There are two files, MVO.ipynb, and functions.py. MVO.ipynb contains the main flow of the program, and functions.py contain the different functions used.

Functions

The file functions.py contains a collection of functions that are used for financial analysis and visualization.

compute_buy_sell_recommendations:

  • This function takes in the current portfolio, account value, desired portfolio weights, list of stocks, and historical stock prices as inputs.
  • It computes the desired monetary value of each stock in the portfolio based on the desired weights and the account value.
  • It then calculates the desired number of shares for each stock, and the number of shares to buy or sell to reach the desired portfolio.
  • Finally, it merges the current portfolio with the desired shares and calculates additional information such as current share price, target value, and actual weight after action.
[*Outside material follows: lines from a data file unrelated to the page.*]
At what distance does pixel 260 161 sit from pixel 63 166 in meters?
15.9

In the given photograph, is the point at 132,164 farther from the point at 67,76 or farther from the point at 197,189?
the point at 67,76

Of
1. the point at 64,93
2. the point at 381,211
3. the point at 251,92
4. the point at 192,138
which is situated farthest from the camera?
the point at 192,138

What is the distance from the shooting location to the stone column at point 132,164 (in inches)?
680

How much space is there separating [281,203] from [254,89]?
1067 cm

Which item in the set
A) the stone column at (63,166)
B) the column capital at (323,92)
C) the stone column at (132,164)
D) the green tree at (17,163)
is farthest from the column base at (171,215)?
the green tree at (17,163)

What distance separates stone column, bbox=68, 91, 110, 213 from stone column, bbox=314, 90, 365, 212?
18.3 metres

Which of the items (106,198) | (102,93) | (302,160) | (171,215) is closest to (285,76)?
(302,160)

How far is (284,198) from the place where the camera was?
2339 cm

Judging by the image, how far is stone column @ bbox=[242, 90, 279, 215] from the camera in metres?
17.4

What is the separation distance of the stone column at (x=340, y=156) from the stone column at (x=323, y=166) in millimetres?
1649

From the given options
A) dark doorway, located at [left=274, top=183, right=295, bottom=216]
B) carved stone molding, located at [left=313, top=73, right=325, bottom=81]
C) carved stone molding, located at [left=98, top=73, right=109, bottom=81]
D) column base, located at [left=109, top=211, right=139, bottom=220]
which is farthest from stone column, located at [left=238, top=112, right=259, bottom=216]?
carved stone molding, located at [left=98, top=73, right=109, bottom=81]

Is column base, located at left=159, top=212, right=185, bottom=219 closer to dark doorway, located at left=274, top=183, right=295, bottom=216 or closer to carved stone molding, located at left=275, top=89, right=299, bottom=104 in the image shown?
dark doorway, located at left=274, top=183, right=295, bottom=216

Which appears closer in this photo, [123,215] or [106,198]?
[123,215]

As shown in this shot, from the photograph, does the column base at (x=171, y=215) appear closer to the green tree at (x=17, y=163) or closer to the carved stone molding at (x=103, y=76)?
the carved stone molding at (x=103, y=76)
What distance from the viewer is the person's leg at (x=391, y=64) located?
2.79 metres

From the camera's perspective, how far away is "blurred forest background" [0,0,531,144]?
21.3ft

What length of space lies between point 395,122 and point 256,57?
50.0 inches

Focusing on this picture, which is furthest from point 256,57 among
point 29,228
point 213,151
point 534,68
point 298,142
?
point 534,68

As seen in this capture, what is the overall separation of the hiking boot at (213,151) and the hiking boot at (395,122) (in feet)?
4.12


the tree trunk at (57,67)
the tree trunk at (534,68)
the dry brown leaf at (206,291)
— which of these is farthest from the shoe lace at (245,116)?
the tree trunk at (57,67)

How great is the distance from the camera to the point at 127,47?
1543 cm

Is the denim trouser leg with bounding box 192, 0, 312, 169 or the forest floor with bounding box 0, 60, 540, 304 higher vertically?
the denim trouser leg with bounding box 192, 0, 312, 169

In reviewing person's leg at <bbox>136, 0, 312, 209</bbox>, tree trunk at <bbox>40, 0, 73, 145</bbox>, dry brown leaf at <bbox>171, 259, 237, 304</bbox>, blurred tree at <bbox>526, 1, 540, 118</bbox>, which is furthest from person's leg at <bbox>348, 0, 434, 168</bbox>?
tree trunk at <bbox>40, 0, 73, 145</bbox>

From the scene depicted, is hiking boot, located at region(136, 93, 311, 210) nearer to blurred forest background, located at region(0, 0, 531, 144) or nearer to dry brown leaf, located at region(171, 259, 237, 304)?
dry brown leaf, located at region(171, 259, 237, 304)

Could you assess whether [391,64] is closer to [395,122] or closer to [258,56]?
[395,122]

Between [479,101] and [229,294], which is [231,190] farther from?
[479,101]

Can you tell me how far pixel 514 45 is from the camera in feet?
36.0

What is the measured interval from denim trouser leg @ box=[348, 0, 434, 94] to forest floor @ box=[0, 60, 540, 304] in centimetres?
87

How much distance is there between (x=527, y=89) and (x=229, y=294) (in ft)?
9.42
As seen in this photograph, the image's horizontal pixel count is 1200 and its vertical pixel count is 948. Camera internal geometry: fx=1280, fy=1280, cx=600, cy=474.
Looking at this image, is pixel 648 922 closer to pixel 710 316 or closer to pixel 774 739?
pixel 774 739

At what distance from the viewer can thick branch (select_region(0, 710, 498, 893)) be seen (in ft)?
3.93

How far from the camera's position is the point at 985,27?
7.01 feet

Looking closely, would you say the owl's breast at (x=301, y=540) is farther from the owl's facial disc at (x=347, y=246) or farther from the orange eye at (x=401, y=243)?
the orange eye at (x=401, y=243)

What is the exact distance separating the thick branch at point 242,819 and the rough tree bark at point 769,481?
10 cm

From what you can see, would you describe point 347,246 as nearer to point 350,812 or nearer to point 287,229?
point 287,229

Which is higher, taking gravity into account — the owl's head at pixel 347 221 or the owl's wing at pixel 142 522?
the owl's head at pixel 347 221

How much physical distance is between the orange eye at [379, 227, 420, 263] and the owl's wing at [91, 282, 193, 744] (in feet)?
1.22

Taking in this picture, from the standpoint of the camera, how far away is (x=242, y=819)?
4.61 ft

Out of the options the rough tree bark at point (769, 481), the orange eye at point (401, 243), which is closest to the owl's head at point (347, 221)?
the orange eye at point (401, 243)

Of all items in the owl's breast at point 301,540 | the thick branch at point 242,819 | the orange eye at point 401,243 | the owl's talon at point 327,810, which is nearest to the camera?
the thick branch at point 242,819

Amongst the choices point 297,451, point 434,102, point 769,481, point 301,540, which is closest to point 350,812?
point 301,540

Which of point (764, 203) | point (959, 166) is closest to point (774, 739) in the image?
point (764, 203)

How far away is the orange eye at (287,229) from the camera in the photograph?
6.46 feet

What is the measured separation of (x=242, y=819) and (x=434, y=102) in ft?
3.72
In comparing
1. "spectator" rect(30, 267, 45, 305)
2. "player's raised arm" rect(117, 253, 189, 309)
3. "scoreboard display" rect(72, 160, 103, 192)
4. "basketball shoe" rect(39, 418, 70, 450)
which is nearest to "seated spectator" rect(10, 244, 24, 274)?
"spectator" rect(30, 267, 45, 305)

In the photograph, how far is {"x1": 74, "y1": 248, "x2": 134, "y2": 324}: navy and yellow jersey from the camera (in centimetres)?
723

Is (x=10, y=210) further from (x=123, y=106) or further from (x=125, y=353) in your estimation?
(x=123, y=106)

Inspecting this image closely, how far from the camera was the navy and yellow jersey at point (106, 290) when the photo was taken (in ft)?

plot_portfolio_recommendations:

  • This function takes in the recommendations dataframe and plots a table with the recommendations for buying or selling shares of each stock in the portfolio.

plot_risk_scatterplot:

  • This function takes in a dataframe containing returns and risk values for different portfolios.
  • It plots a scatter plot of returns vs. risk, with the color of each point representing the Sharpe ratio.

plot_correlation_matrix:

  • This function takes in a dataframe containing returns of different assets. It calculates the correlation matrix of the asset returns and plots it as a heatmap.